■ **DATASET CONTENT**:
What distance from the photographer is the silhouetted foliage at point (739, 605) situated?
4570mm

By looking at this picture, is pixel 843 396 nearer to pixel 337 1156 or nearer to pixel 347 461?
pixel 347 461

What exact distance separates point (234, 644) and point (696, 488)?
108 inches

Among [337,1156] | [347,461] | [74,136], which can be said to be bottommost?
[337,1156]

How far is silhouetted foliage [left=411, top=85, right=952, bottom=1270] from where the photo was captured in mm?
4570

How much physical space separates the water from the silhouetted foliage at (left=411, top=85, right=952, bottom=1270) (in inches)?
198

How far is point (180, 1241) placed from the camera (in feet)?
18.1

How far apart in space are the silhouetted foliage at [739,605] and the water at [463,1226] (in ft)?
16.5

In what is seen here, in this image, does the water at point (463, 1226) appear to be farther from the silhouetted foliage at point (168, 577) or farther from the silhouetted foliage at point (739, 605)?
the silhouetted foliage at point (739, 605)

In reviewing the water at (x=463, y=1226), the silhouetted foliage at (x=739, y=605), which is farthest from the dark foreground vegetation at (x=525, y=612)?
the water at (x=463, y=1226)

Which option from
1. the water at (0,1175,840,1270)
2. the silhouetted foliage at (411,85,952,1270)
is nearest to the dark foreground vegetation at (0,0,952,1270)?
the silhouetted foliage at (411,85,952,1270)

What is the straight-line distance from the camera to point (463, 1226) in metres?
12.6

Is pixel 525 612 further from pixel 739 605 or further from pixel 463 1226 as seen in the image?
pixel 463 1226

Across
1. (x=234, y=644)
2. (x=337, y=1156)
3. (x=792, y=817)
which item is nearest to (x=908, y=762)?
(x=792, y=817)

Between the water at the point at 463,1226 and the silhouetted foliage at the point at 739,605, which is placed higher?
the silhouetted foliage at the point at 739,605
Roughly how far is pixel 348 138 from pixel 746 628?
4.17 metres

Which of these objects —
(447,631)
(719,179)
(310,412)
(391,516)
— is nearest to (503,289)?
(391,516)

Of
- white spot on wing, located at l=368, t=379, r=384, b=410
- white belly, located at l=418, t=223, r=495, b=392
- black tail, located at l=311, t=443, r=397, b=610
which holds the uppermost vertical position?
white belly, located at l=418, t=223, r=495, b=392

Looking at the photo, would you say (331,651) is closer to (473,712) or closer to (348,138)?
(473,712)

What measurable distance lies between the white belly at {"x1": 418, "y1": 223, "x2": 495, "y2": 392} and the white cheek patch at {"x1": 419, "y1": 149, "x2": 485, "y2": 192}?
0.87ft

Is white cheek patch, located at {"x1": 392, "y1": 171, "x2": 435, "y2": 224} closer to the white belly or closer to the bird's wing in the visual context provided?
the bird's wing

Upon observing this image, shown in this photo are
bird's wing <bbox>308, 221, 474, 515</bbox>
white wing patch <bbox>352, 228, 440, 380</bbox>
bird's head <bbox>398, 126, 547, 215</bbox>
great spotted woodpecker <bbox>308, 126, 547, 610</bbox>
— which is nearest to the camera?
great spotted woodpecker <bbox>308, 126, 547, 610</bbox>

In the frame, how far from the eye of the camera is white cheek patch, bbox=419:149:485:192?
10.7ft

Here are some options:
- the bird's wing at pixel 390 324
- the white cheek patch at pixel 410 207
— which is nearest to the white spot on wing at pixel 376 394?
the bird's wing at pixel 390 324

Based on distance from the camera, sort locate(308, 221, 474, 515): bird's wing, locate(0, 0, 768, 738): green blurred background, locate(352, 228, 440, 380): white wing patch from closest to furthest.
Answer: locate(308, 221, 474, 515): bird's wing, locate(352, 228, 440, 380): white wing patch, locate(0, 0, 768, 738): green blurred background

■ **SHORT TASK**: Starting at the line that contains "Looking at the" and continuing through the end of the items, change "white cheek patch" to "white facial patch" and reproduce those lines with nothing else altered.

■ **WORKED SOLUTION**:
Looking at the photo, would you say (331,651) is closer to (473,712) or closer to (348,138)?
(473,712)

What measurable distance lies between the white belly at {"x1": 418, "y1": 223, "x2": 495, "y2": 392} and the white facial patch at {"x1": 419, "y1": 149, "x2": 485, "y2": 192}?
0.87ft

Is white facial patch, located at {"x1": 392, "y1": 171, "x2": 435, "y2": 224} closer to the white belly or closer to the bird's wing in the visual context provided?
the bird's wing

Upon observing this image, shown in this photo are
bird's wing <bbox>308, 221, 474, 515</bbox>
white wing patch <bbox>352, 228, 440, 380</bbox>
bird's head <bbox>398, 126, 547, 215</bbox>
great spotted woodpecker <bbox>308, 126, 547, 610</bbox>
— which is nearest to the camera?
great spotted woodpecker <bbox>308, 126, 547, 610</bbox>

In the frame, how far from the eye of the camera is white facial patch, bbox=419:149:485:192?
10.7ft

Here are some options:
- the bird's wing at pixel 390 324
- the white facial patch at pixel 410 207
— which is nearest to the white spot on wing at pixel 376 394?
the bird's wing at pixel 390 324

Based on distance from the camera, sort locate(308, 221, 474, 515): bird's wing, locate(0, 0, 768, 738): green blurred background, locate(352, 228, 440, 380): white wing patch from closest to furthest.
Answer: locate(308, 221, 474, 515): bird's wing, locate(352, 228, 440, 380): white wing patch, locate(0, 0, 768, 738): green blurred background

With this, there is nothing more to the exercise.